REQUIREMENT: Below this line are records; write out exactly the lines from the one containing "scientific name: Bos taurus" through the one containing "scientific name: Struthionidae", with the pictures left out.

*** LISTED ENTRIES Section Begins ***

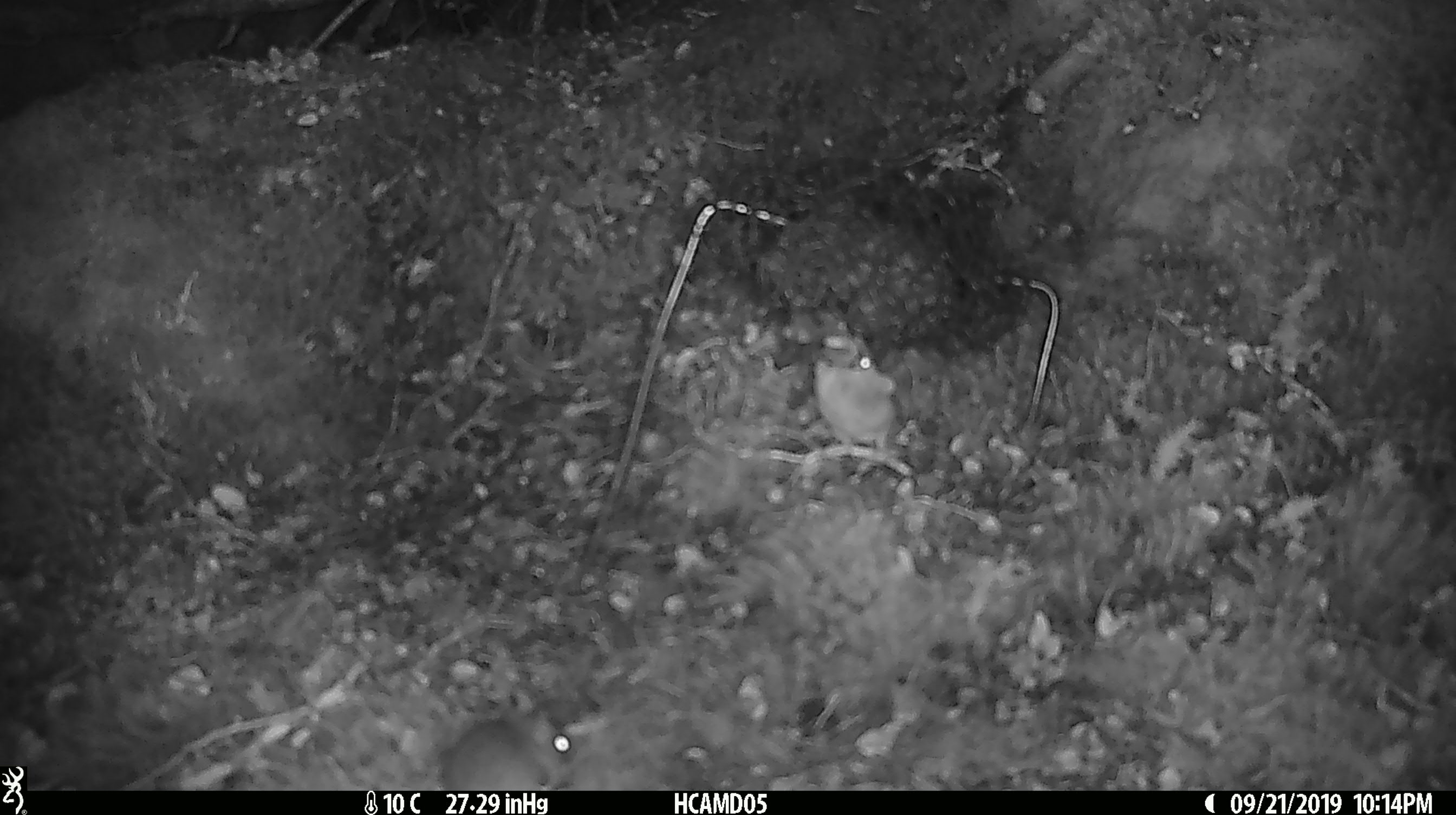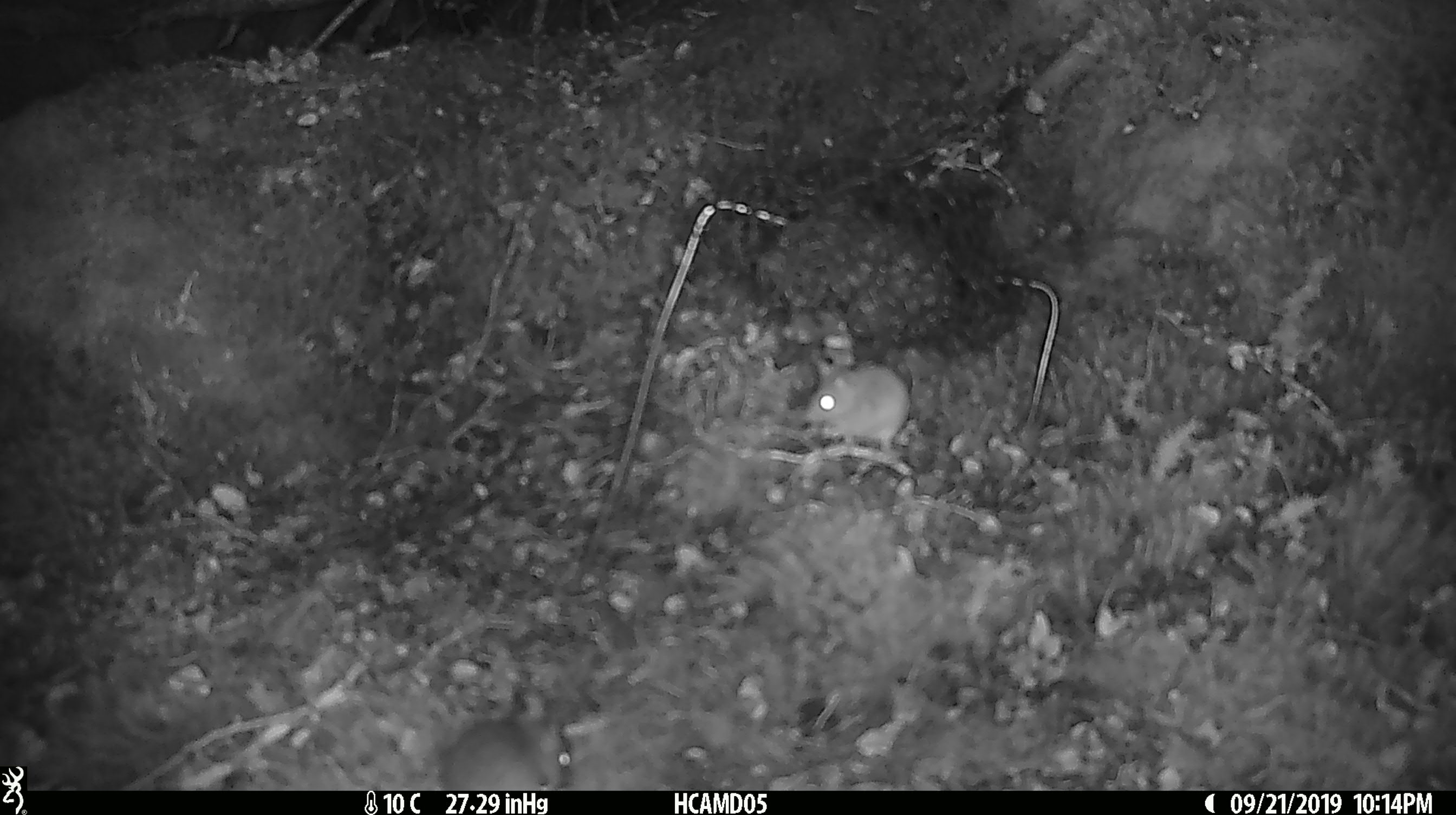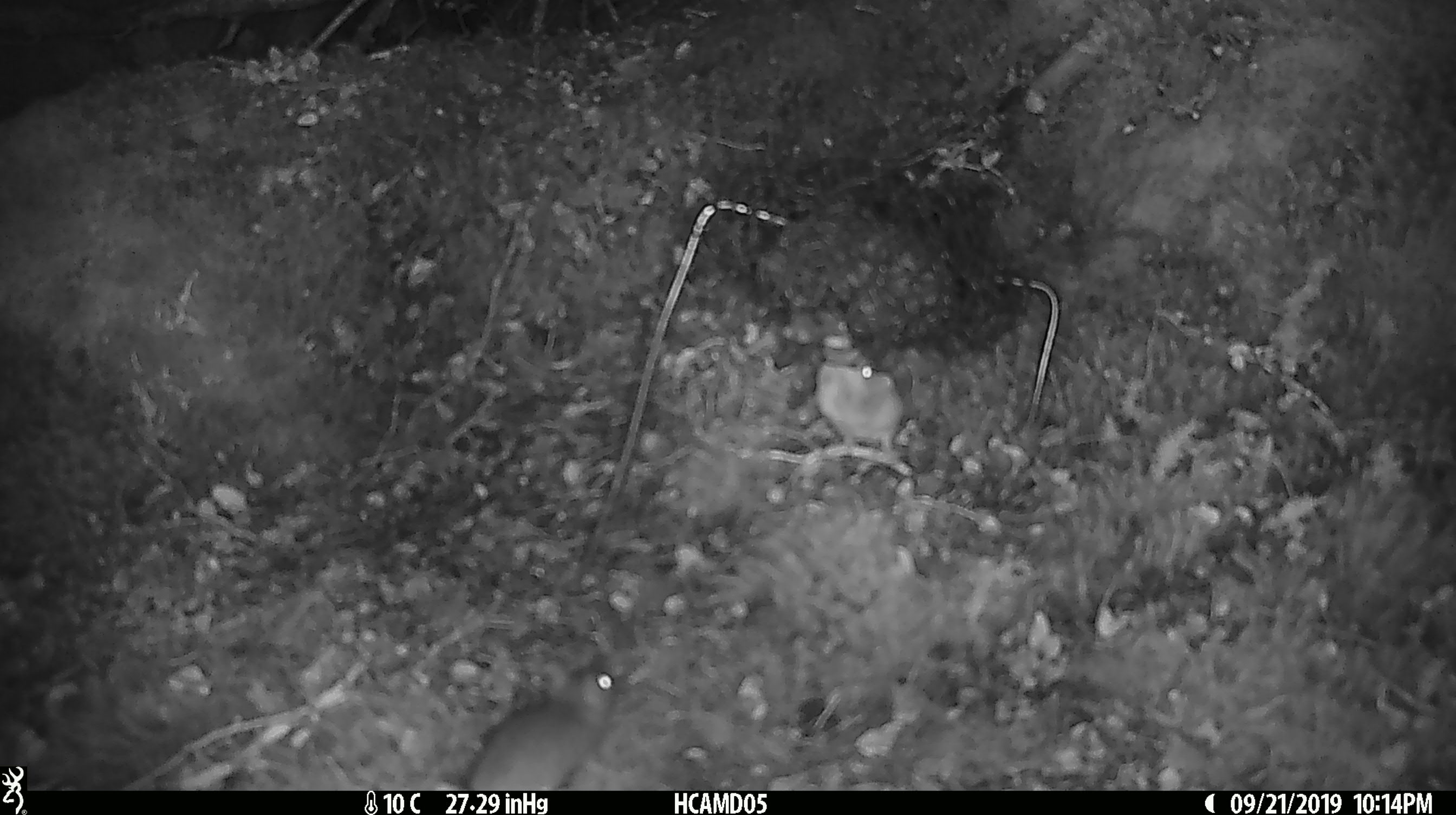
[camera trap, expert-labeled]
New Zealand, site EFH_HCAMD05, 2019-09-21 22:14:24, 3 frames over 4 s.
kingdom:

*** LISTED ENTRIES Section Ends ***
*** LISTED ENTRIES Section Begins ***

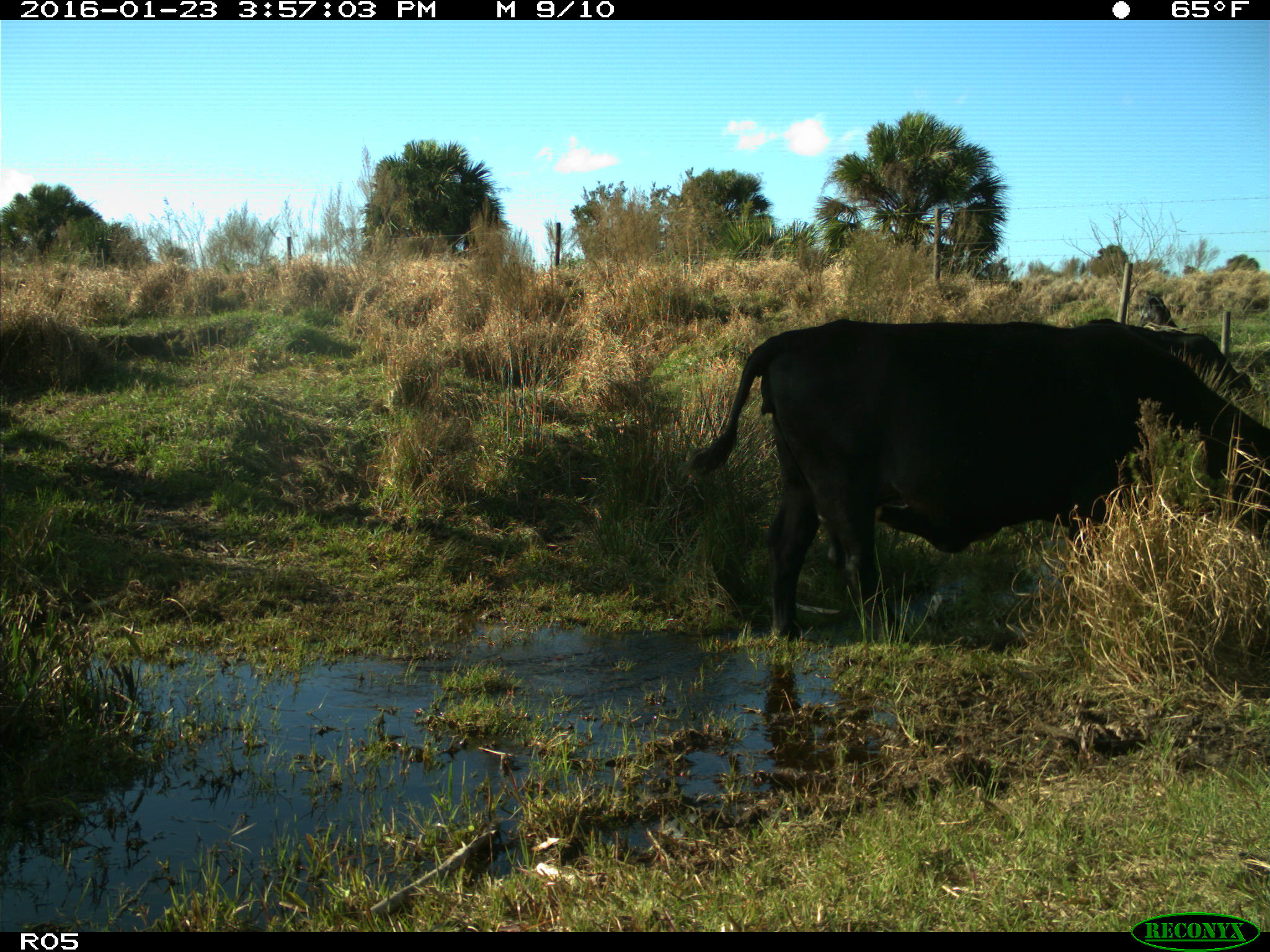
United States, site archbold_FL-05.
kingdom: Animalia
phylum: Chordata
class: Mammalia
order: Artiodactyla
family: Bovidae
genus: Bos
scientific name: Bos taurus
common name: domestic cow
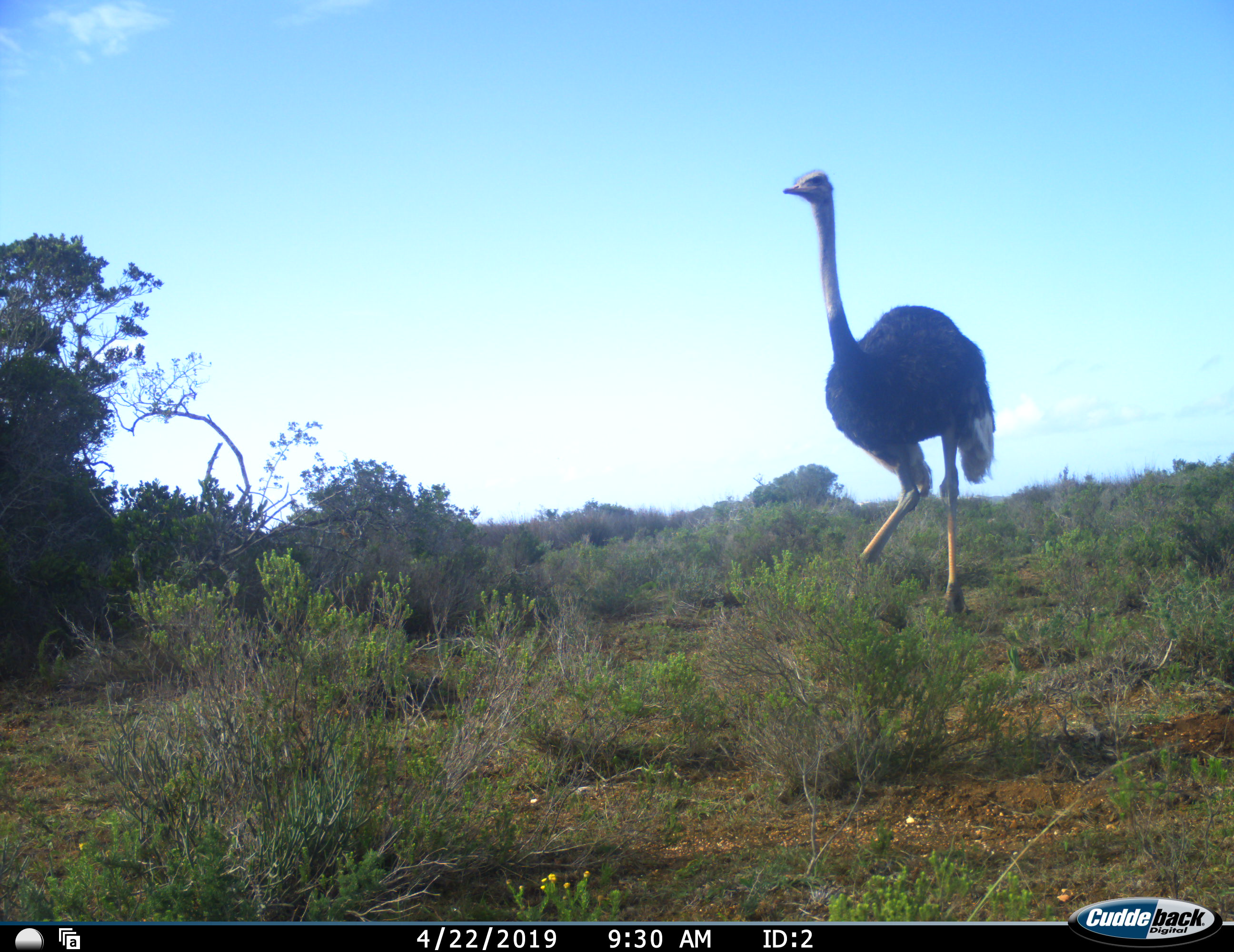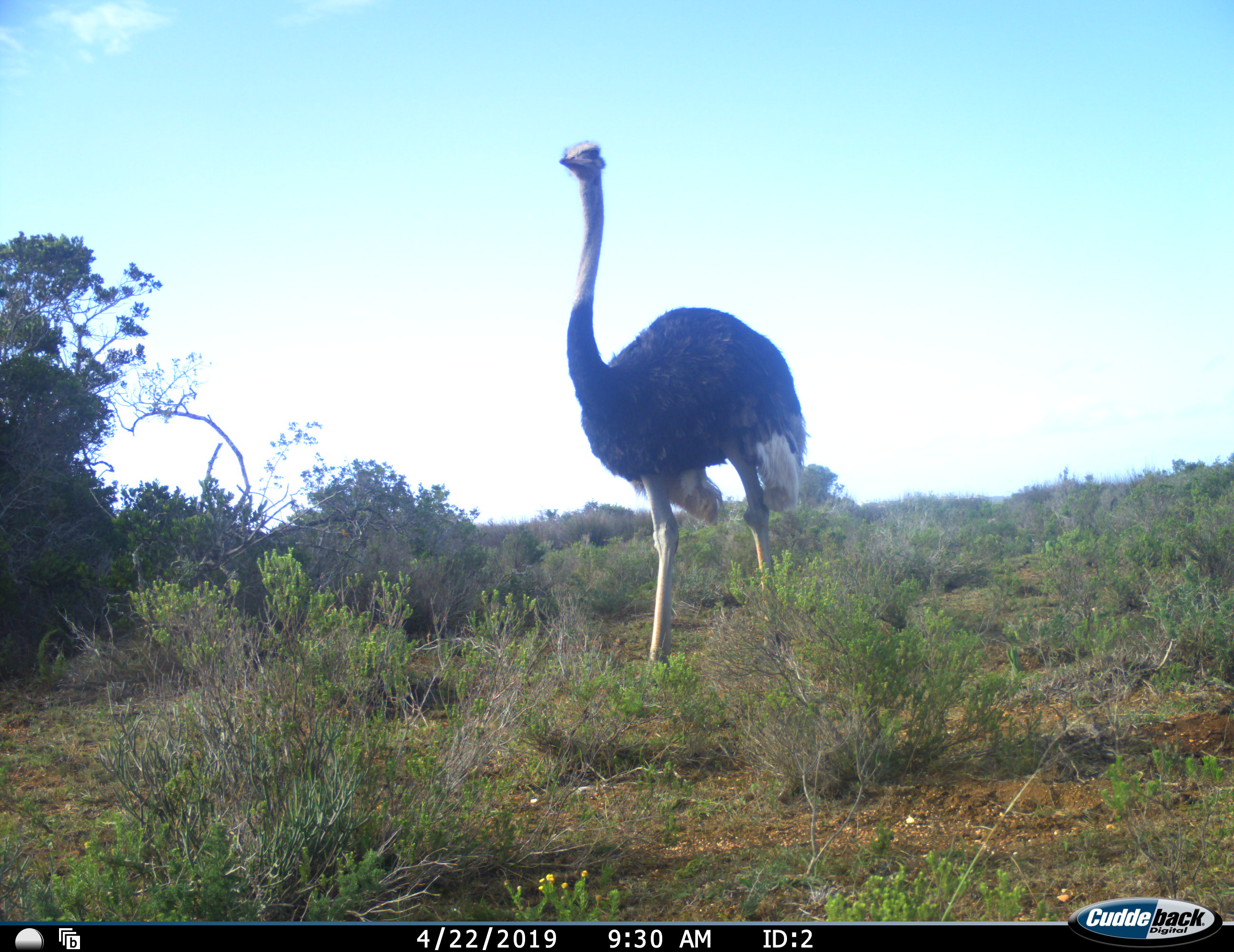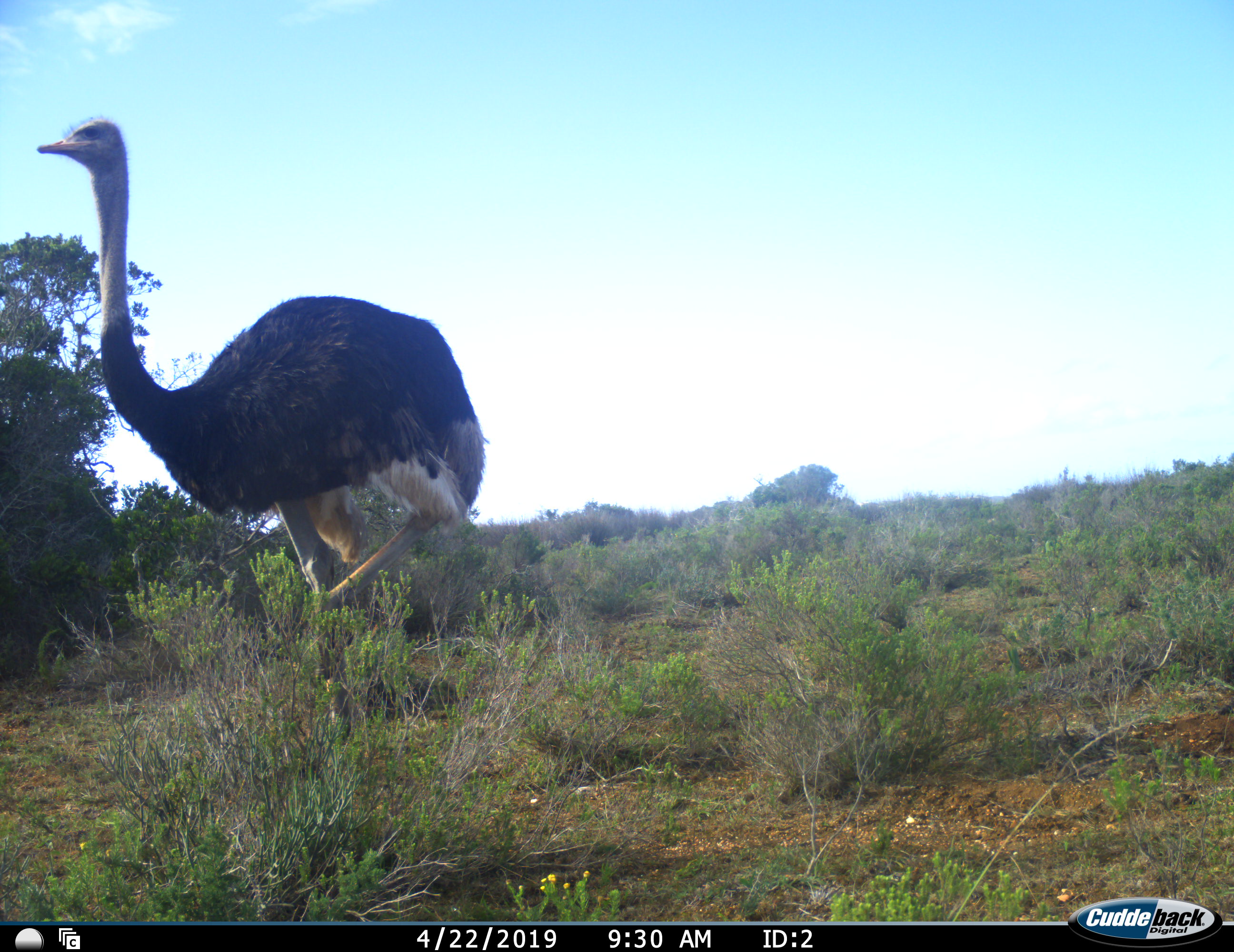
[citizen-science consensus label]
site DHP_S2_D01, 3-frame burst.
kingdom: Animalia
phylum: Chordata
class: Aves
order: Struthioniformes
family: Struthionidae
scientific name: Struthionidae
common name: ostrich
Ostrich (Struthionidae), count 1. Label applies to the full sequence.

*** LISTED ENTRIES Section Ends ***
*** LISTED ENTRIES Section Begins ***

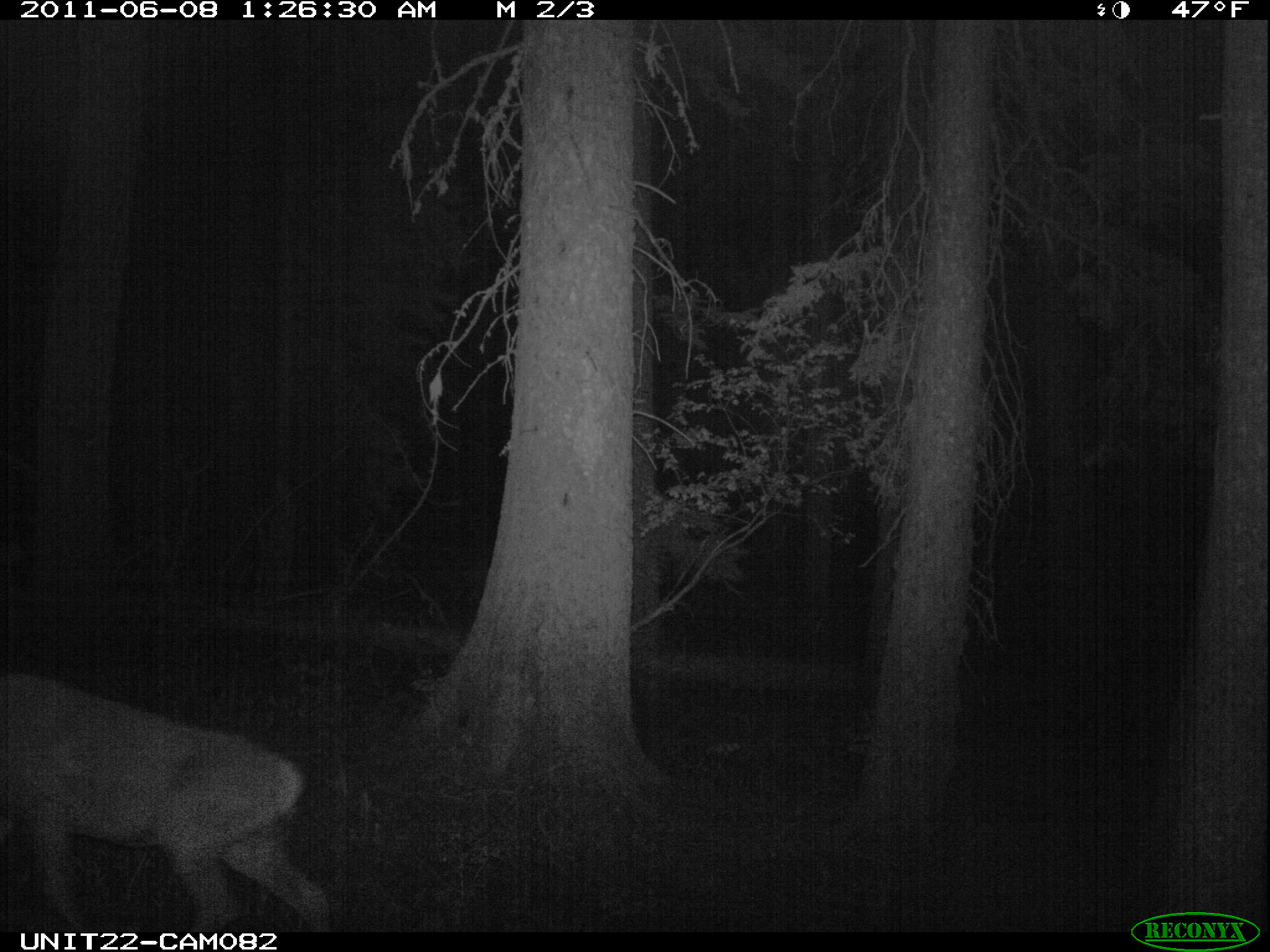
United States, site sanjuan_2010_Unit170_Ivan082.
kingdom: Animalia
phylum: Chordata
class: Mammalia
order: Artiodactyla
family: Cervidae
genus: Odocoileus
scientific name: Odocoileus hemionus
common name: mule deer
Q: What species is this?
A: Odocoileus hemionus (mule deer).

*** LISTED ENTRIES Section Ends ***

ANSWER:
scientific name: Bos taurus
common name: domestic cow
[citizen-science consensus label]
site DHP_S2_D01, 3-frame burst.
kingdom: Animalia
phylum: Chordata
class: Aves
order: Struthioniformes
family: Struthionidae
scientific name: Struthionidae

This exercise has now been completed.